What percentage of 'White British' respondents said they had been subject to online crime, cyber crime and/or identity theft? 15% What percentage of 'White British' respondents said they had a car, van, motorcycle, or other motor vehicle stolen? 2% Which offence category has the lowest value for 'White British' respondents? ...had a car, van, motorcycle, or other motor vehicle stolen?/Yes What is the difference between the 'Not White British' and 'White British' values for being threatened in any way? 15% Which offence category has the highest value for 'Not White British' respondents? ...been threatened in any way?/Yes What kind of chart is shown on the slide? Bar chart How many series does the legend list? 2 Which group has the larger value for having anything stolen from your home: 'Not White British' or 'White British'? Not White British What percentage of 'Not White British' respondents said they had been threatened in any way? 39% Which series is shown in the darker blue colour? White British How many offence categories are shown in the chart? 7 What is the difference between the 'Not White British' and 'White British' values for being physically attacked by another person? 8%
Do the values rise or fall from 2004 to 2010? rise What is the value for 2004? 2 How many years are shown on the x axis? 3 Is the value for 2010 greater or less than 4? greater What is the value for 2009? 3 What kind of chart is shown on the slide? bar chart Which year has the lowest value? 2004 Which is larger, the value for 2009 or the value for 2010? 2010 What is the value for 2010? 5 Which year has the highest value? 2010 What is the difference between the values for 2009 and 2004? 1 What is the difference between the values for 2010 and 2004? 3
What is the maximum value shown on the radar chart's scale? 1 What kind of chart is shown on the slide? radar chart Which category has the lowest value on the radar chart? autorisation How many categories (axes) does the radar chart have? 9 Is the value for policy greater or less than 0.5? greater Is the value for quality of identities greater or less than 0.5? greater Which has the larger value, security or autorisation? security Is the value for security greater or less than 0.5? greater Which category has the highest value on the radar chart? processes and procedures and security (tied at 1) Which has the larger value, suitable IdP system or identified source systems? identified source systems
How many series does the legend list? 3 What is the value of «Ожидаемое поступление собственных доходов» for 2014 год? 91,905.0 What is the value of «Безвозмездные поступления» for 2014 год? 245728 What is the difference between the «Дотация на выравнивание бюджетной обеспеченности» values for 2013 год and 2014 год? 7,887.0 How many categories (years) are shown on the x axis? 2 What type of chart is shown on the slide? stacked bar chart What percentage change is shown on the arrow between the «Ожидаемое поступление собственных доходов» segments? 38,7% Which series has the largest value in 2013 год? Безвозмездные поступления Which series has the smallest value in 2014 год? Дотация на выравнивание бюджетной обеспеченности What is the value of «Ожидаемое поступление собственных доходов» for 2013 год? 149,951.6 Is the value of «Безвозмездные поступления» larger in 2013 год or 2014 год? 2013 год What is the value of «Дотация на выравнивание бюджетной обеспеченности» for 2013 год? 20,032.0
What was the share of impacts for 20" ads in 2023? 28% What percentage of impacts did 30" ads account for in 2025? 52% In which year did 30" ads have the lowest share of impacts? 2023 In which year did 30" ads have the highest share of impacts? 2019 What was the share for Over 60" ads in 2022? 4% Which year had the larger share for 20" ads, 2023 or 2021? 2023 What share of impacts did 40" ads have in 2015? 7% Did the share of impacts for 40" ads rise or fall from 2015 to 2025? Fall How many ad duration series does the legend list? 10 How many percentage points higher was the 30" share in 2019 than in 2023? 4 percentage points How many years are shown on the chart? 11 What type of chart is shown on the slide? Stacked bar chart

------

Print all five rows above verbatim, each on its own line.

What percentage of 'White British' respondents said they had been subject to online crime, cyber crime and/or identity theft? 15% What percentage of 'White British' respondents said they had a car, van, motorcycle, or other motor vehicle stolen? 2% Which offence category has the lowest value for 'White British' respondents? ...had a car, van, motorcycle, or other motor vehicle stolen?/Yes What is the difference between the 'Not White British' and 'White British' values for being threatened in any way? 15% Which offence category has the highest value for 'Not White British' respondents? ...been threatened in any way?/Yes What kind of chart is shown on the slide? Bar chart How many series does the legend list? 2 Which group has the larger value for having anything stolen from your home: 'Not White British' or 'White British'? Not White British What percentage of 'Not White British' respondents said they had been threatened in any way? 39% Which series is shown in the darker blue colour? White British How many offence categories are shown in the chart? 7 What is the difference between the 'Not White British' and 'White British' values for being physically attacked by another person? 8%
Do the values rise or fall from 2004 to 2010? rise What is the value for 2004? 2 How many years are shown on the x axis? 3 Is the value for 2010 greater or less than 4? greater What is the value for 2009? 3 What kind of chart is shown on the slide? bar chart Which year has the lowest value? 2004 Which is larger, the value for 2009 or the value for 2010? 2010 What is the value for 2010? 5 Which year has the highest value? 2010 What is the difference between the values for 2009 and 2004? 1 What is the difference between the values for 2010 and 2004? 3
What is the maximum value shown on the radar chart's scale? 1 What kind of chart is shown on the slide? radar chart Which category has the lowest value on the radar chart? autorisation How many categories (axes) does the radar chart have? 9 Is the value for policy greater or less than 0.5? greater Is the value for quality of identities greater or less than 0.5? greater Which has the larger value, security or autorisation? security Is the value for security greater or less than 0.5? greater Which category has the highest value on the radar chart? processes and procedures and security (tied at 1) Which has the larger value, suitable IdP system or identified source systems? identified source systems
How many series does the legend list? 3 What is the value of «Ожидаемое поступление собственных доходов» for 2014 год? 91,905.0 What is the value of «Безвозмездные поступления» for 2014 год? 245728 What is the difference between the «Дотация на выравнивание бюджетной обеспеченности» values for 2013 год and 2014 год? 7,887.0 How many categories (years) are shown on the x axis? 2 What type of chart is shown on the slide? stacked bar chart What percentage change is shown on the arrow between the «Ожидаемое поступление собственных доходов» segments? 38,7% Which series has the largest value in 2013 год? Безвозмездные поступления Which series has the smallest value in 2014 год? Дотация на выравнивание бюджетной обеспеченности What is the value of «Ожидаемое поступление собственных доходов» for 2013 год? 149,951.6 Is the value of «Безвозмездные поступления» larger in 2013 год or 2014 год? 2013 год What is the value of «Дотация на выравнивание бюджетной обеспеченности» for 2013 год? 20,032.0
What was the share of impacts for 20" ads in 2023? 28% What percentage of impacts did 30" ads account for in 2025? 52% In which year did 30" ads have the lowest share of impacts? 2023 In which year did 30" ads have the highest share of impacts? 2019 What was the share for Over 60" ads in 2022? 4% Which year had the larger share for 20" ads, 2023 or 2021? 2023 What share of impacts did 40" ads have in 2015? 7% Did the share of impacts for 40" ads rise or fall from 2015 to 2025? Fall How many ad duration series does the legend list? 10 How many percentage points higher was the 30" share in 2019 than in 2023? 4 percentage points How many years are shown on the chart? 11 What type of chart is shown on the slide? Stacked bar chart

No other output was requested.